Using a forward or backward stepwise algorithm – or a combination of the two approaches – the software would spit out coefficients and p-values. In the final model, the coefficients of all “surviving” variables would be statistically significant, indicating important predictors. These coefficients would, in turn, be used to forecast new observations. Life was good.
This was statistical orthodoxy back in the day – the book, if you will. That the same data were used to both train and test the regression models was problematic, however, leading to results too closely tied – “overfit” – to the specific data set. Indeed, if you were to present such a modeling scenario to the R help list today, you'd be torched, with accusations of basic assumption violations, data snooping, overfitting and other statistical atrocities. Oh how statistical times have changed!
Today, more prediction and forecasting are being done outside traditional, mainstream linear statistics. Many newer techniques are “black box” – without the benefits of estimated coefficients and significance levels but also without the baggage of strong assumptions that weigh down linear models. Indeed, the data mining approaches from computer science and the statistical learning models from the intersection of computer science and statistics look a lot different than the regression framework many of us grew up with. That's not a bad thing, though.
The continued growth of computing power over the past 20 years has pushed statistics in new directions. Now, the discipline is as much computational as it is mathematical. And computer-intensive techniques like simulation, Monte Carlo, and re-sampling are today front and center in the statistical world. More a programmer than a mathematician, I'm OK with this evolution!
In the current statistical and machine learning worlds, the re-sampling techniques of the jackknife, the bootstrap, permutation testing and cross-validation are prominent. These methods all assume that sample data is a viable proxy for the population it purports to represent. With this assumption, the distribution of repeated random sub-samples from the original sample has desirable properties that make it suitable for testing and validating predictive models. And the computer does all the heavy lifting. You just have to get used to seeing somewhat different answers each time you run your procedures!
I recently came across a comprehensible slide deck on cross-validation for evaluating predictive models. In contrast to the example above where a model is dangerously trained and tested on the same data, increasing the risk of overfit, CV involves breaking the data set into independent subsets for training and testing. In the simplest case, my 2000 record data set might initially be randomly partitioned into 1400 cases for training models and 600 for testing.

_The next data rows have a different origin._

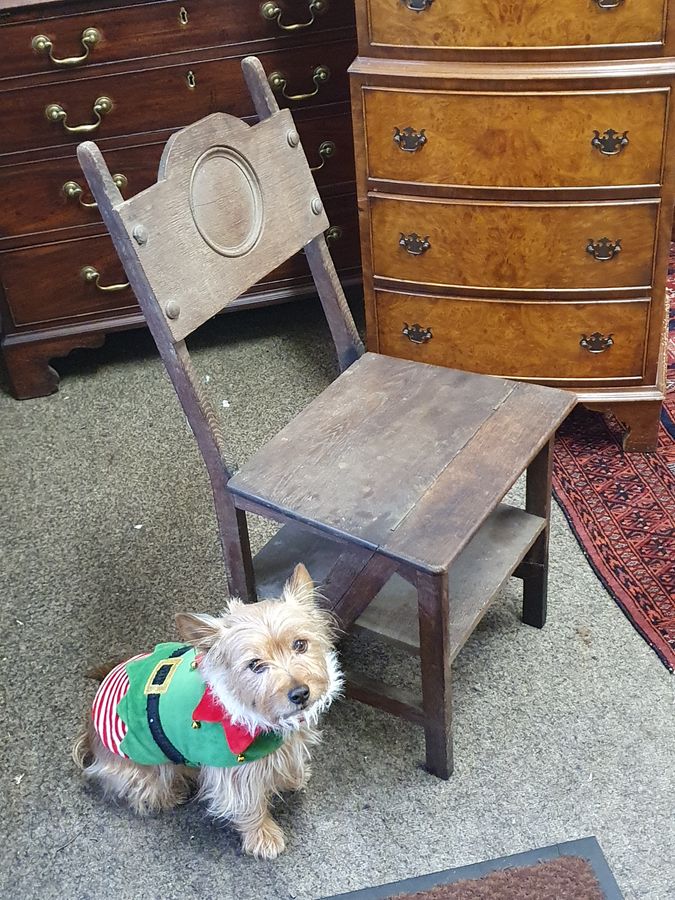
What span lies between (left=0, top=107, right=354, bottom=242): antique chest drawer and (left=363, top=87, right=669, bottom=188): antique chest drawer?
63cm

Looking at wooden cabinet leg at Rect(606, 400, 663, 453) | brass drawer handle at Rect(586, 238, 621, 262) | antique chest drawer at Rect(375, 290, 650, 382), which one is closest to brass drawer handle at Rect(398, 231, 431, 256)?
antique chest drawer at Rect(375, 290, 650, 382)

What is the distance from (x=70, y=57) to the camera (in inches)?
96.7

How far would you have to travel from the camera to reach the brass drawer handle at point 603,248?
2.14m

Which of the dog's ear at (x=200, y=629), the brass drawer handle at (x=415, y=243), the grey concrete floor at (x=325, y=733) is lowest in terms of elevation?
the grey concrete floor at (x=325, y=733)

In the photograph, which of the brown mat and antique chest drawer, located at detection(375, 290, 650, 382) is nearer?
the brown mat

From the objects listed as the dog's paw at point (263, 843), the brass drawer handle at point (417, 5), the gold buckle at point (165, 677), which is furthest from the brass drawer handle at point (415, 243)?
the dog's paw at point (263, 843)

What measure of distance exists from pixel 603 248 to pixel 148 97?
1195 mm

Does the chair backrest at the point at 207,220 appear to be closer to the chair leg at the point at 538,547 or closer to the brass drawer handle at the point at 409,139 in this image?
the brass drawer handle at the point at 409,139

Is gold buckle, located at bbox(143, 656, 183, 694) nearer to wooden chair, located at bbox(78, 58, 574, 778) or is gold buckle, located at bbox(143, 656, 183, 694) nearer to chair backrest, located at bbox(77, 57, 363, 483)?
wooden chair, located at bbox(78, 58, 574, 778)

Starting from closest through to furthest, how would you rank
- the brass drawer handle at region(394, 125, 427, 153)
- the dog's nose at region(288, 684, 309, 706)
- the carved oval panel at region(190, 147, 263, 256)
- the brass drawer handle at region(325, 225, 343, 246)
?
the dog's nose at region(288, 684, 309, 706) < the carved oval panel at region(190, 147, 263, 256) < the brass drawer handle at region(394, 125, 427, 153) < the brass drawer handle at region(325, 225, 343, 246)

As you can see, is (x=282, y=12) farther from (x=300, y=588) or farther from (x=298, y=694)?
(x=298, y=694)

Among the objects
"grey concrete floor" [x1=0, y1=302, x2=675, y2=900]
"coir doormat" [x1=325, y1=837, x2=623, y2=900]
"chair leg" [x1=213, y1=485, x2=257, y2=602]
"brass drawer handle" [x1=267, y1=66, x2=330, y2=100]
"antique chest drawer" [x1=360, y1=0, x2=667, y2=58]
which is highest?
"antique chest drawer" [x1=360, y1=0, x2=667, y2=58]

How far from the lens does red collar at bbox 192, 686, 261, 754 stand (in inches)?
57.9

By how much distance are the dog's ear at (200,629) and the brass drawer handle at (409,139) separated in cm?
115
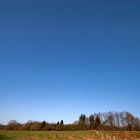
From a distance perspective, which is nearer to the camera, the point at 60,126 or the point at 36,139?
the point at 36,139

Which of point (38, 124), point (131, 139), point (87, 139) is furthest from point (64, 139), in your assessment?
point (38, 124)

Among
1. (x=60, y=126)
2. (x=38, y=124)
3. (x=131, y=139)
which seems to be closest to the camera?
(x=131, y=139)

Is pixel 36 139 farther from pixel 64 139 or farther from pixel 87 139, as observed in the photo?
pixel 87 139

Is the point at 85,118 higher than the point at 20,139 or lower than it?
higher

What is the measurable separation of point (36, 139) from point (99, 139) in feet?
48.1

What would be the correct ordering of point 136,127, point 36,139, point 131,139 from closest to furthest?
point 36,139, point 131,139, point 136,127

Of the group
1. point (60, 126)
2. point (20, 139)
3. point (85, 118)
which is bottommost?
point (20, 139)

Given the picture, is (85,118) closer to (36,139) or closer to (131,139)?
(131,139)

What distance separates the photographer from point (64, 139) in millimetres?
42969

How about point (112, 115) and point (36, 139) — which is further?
point (112, 115)

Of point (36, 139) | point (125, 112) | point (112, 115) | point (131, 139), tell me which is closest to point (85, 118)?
point (112, 115)

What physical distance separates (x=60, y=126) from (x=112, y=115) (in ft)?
153

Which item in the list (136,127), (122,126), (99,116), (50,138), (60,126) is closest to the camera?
(50,138)

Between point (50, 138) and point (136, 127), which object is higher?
point (136, 127)
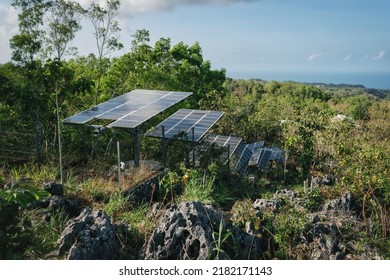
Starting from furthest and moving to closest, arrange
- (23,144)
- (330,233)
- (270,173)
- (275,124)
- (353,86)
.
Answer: (353,86) < (275,124) < (270,173) < (23,144) < (330,233)

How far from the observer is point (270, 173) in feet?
43.0

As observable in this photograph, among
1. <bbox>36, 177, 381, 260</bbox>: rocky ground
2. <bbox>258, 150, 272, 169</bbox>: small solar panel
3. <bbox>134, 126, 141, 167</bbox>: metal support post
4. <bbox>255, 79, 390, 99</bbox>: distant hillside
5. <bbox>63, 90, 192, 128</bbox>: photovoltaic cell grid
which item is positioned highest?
<bbox>255, 79, 390, 99</bbox>: distant hillside

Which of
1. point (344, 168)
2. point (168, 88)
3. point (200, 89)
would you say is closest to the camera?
point (344, 168)

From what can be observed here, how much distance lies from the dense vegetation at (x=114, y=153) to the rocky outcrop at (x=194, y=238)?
444 millimetres

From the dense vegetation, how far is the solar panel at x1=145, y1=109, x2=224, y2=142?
57 centimetres

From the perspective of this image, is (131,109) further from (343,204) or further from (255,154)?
(343,204)

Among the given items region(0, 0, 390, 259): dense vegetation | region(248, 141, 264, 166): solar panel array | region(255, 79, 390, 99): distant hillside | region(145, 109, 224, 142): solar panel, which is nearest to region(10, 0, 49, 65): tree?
region(0, 0, 390, 259): dense vegetation

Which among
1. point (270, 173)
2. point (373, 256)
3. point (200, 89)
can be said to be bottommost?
point (270, 173)

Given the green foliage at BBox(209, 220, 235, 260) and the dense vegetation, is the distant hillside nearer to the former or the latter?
the dense vegetation

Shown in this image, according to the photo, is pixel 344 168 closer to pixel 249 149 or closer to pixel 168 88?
pixel 249 149

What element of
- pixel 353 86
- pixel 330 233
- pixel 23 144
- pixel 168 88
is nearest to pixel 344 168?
pixel 330 233

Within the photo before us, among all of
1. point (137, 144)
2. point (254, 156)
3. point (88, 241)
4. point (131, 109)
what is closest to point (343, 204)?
point (88, 241)

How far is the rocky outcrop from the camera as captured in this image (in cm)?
439
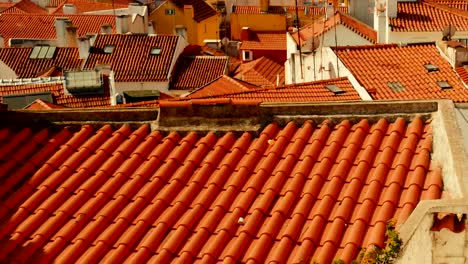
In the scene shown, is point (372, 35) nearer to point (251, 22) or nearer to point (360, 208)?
point (251, 22)

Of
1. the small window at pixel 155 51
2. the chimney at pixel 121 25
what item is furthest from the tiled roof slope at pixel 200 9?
the small window at pixel 155 51

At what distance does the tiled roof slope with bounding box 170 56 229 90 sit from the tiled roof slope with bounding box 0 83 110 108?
10.4 metres

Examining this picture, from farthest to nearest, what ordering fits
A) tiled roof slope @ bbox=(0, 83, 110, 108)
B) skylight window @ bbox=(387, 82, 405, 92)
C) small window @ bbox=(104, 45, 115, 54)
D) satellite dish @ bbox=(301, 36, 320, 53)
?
1. small window @ bbox=(104, 45, 115, 54)
2. satellite dish @ bbox=(301, 36, 320, 53)
3. tiled roof slope @ bbox=(0, 83, 110, 108)
4. skylight window @ bbox=(387, 82, 405, 92)

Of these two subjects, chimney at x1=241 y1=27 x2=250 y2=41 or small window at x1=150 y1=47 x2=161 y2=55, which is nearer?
small window at x1=150 y1=47 x2=161 y2=55

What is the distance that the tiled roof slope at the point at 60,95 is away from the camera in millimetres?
25516

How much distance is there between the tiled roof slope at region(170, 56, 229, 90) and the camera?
37.0 meters

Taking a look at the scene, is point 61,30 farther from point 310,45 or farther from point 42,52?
point 310,45

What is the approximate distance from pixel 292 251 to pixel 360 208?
0.87 metres

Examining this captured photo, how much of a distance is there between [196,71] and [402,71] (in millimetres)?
Answer: 14707

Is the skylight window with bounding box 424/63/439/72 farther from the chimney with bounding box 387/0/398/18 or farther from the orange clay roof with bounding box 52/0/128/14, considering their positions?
the orange clay roof with bounding box 52/0/128/14

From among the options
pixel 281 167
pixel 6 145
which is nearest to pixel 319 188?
pixel 281 167

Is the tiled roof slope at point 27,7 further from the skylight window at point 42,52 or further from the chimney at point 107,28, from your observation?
the skylight window at point 42,52

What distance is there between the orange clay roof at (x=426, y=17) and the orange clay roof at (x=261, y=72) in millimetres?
6918

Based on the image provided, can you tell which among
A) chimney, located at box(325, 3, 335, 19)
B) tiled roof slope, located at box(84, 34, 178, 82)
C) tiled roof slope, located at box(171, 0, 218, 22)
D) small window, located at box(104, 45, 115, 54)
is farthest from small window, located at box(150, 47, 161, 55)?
tiled roof slope, located at box(171, 0, 218, 22)
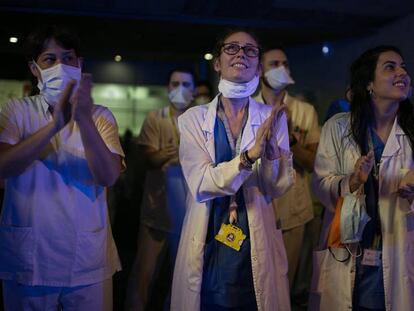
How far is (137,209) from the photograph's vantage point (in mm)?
5754

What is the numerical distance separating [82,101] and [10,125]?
41cm

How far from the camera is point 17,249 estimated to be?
1.97m

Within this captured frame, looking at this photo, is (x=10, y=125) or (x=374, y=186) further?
(x=374, y=186)

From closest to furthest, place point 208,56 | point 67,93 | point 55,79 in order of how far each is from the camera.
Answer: point 67,93 → point 55,79 → point 208,56

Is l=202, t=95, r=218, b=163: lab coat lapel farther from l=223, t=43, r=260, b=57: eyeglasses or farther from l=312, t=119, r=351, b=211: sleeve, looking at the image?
l=312, t=119, r=351, b=211: sleeve

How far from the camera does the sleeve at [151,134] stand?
3.74 metres

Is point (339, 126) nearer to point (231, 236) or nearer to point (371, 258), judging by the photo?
point (371, 258)

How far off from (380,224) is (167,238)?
1.75m

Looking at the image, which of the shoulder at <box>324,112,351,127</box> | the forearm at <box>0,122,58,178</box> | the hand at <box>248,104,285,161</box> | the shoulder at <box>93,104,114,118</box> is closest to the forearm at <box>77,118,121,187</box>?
the forearm at <box>0,122,58,178</box>

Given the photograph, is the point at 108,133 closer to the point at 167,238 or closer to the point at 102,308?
the point at 102,308

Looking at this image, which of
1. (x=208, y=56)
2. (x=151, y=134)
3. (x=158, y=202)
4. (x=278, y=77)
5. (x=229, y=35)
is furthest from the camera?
(x=208, y=56)

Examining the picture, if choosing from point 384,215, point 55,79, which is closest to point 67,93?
point 55,79

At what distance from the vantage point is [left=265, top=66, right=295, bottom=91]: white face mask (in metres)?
3.45

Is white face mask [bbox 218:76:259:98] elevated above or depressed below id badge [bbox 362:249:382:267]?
above
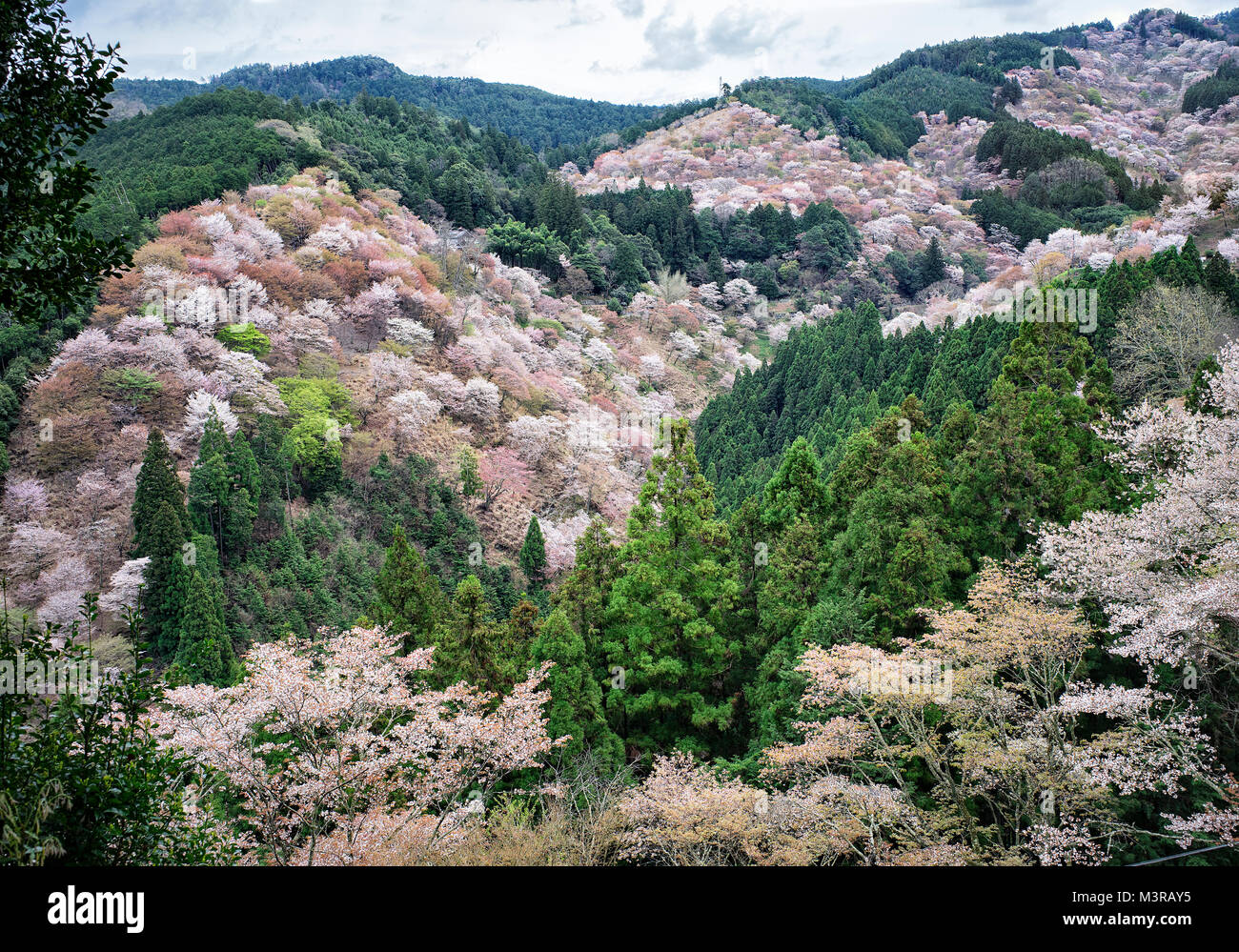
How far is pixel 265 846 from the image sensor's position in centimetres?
1058

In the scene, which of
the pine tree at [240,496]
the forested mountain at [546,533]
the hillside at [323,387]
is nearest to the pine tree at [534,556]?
the forested mountain at [546,533]

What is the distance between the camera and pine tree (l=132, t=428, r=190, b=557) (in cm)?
2072

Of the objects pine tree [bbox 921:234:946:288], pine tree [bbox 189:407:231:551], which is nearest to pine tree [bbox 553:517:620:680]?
pine tree [bbox 189:407:231:551]

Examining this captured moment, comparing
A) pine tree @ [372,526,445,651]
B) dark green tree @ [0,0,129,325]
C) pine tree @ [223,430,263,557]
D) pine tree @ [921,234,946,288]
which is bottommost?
pine tree @ [372,526,445,651]

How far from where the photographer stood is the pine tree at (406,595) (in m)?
17.5

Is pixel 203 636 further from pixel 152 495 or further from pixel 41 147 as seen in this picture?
pixel 41 147

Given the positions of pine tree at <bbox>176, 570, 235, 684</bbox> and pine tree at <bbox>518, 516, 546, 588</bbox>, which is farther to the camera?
pine tree at <bbox>518, 516, 546, 588</bbox>

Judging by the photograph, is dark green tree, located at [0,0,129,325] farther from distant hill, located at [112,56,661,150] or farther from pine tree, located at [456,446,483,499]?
distant hill, located at [112,56,661,150]

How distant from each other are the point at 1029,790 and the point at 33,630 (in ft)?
36.4

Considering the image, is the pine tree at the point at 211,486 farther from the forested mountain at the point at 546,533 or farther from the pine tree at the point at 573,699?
the pine tree at the point at 573,699

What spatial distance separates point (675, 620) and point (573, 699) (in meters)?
3.26

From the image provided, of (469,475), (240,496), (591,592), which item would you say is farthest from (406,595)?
(469,475)

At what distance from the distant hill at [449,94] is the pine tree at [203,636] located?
116318 millimetres

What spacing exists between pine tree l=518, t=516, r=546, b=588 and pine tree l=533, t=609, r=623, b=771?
12005mm
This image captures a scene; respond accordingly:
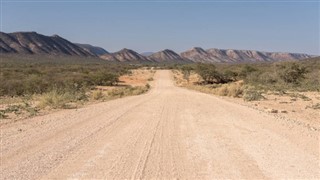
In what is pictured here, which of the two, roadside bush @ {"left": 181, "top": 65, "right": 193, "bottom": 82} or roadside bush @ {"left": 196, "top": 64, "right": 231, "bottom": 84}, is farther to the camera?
roadside bush @ {"left": 181, "top": 65, "right": 193, "bottom": 82}

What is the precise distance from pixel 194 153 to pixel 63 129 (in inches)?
191

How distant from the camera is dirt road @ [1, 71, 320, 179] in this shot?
7.69 m

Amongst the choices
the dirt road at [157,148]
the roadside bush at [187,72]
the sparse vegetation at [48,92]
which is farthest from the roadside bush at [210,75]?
the dirt road at [157,148]

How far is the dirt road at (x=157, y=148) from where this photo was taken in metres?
7.69

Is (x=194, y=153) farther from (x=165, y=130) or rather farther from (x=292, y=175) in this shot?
(x=165, y=130)

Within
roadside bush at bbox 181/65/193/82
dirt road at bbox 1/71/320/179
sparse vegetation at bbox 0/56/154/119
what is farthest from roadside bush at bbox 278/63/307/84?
dirt road at bbox 1/71/320/179

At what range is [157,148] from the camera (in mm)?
9766

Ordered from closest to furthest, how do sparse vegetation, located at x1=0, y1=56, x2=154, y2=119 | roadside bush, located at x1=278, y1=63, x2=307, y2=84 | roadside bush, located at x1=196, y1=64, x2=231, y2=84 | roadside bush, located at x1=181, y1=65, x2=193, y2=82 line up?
sparse vegetation, located at x1=0, y1=56, x2=154, y2=119 → roadside bush, located at x1=278, y1=63, x2=307, y2=84 → roadside bush, located at x1=196, y1=64, x2=231, y2=84 → roadside bush, located at x1=181, y1=65, x2=193, y2=82

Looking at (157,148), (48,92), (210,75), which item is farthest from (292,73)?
(157,148)

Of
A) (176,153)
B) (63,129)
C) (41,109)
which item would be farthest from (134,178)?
(41,109)

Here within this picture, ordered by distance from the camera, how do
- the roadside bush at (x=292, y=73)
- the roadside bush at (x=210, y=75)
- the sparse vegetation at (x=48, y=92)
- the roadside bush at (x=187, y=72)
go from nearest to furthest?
the sparse vegetation at (x=48, y=92) < the roadside bush at (x=292, y=73) < the roadside bush at (x=210, y=75) < the roadside bush at (x=187, y=72)

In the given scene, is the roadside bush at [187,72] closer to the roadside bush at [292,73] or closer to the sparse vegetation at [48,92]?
the sparse vegetation at [48,92]

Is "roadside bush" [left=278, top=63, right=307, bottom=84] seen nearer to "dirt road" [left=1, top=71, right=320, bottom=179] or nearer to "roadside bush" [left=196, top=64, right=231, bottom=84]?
"roadside bush" [left=196, top=64, right=231, bottom=84]

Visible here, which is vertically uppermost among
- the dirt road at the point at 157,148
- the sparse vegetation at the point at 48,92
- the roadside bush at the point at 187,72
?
the dirt road at the point at 157,148
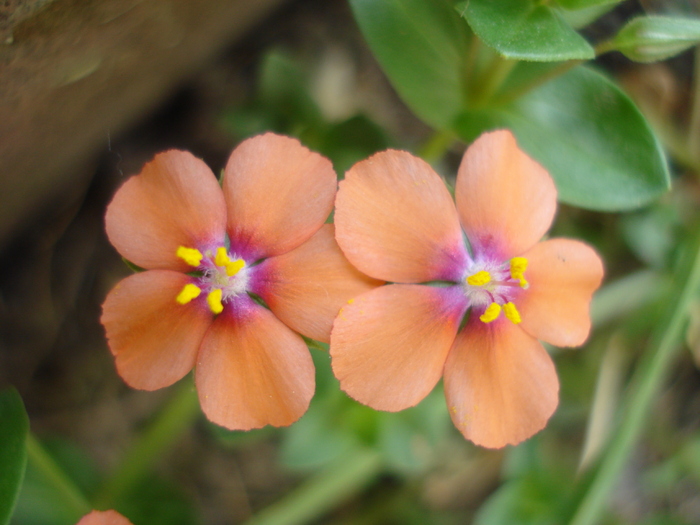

The performance of different models developed in training would be evaluated on test data using mean square or absolute error. Those with lower error calculations are obviously more desirable. Models overfit to the training data would be exposed by poor performance in test.
Giving up 600 of 2000 cases for testing is a steep price to pay for evaluating model performance, however. Is there a method that would provide the benefits of testing without surrendering 30 percent of the data set? The answer is yes; the technique is called k-fold cross-validation. With this method, the entire data set is divided randomly into k equal-sized subsets of data. For each of the k subsets, models are trained against the aggregated remaining k-1 subsets and tested against the selected partition, summarizing mean square or mean absolute error on the test data. This process is repeated k times, with the error calculations averaged across all subsets. Competing models are then compared on the error calculations, lower values obviously preferred. The “sacrifice” of data for testing is 100*(1/k) percent.
For the special case where k is equal to the number of cases in the data set (2000 in our example), the technique is called leave one out validation. With large data sets, LOO is very expensive computationally. More typically, k=10, for 10-fold CV, which relinquishes 10 percent of the data for testing. False positive and false negative prediction rates are used as test criteria rather than mean square error for classification problems.
Cross-validation should become a staple evaluation method for every predictive modeler. Implementing 10-fold cross-validation with modern statistical software such as R is straightforward. Most new predictive modeling packages in R come equipped with CV, but it's also easy to program cross-validation from scratch. So there're no excuses for analysts not being attentive to testing and the dangers of overfitting with their models. What's a p-value, anyway?